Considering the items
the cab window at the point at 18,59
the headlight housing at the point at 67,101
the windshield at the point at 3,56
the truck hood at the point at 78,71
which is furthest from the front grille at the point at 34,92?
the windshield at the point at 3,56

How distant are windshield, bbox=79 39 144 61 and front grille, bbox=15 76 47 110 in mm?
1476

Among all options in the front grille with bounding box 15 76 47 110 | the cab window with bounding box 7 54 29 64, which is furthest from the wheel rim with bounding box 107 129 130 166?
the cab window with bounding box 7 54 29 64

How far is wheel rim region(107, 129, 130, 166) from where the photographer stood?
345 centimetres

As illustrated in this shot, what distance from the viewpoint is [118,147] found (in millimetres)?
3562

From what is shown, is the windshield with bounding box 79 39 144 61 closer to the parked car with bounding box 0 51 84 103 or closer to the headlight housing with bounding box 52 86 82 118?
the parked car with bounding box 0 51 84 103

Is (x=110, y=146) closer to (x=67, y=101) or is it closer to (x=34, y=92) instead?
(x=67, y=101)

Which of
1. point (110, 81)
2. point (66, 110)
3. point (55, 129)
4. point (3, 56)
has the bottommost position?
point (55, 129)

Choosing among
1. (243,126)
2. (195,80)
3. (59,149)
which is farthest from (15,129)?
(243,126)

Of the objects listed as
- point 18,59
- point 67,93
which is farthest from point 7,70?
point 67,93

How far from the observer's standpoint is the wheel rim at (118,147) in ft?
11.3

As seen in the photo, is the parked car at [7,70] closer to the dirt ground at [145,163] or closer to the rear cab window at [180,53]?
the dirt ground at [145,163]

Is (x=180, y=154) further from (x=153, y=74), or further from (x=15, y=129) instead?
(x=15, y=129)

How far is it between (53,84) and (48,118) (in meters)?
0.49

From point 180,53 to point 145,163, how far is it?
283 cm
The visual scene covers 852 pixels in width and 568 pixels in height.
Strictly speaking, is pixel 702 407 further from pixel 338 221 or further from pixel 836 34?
□ □ □
Please copy the rows from the line containing "How far from" through the end of the rows, inclusive, reproducing each line unchanged.

__RIGHT ANSWER__.
How far from the observer's standpoint is the wheel rim at (118,147) in ft?
11.3

As seen in the photo, is the parked car at [7,70] closer to the dirt ground at [145,163] or closer to the rear cab window at [180,53]?
the dirt ground at [145,163]

Is (x=180, y=154) further from (x=153, y=74), or further from (x=15, y=129) instead?
(x=15, y=129)

How far is it between (53,84) and (48,118) (in meters)?
0.49

From point 180,53 to point 145,163, how far is it?
283 cm
The visual scene covers 852 pixels in width and 568 pixels in height.
Strictly speaking, is pixel 702 407 further from pixel 338 221 or further from pixel 836 34?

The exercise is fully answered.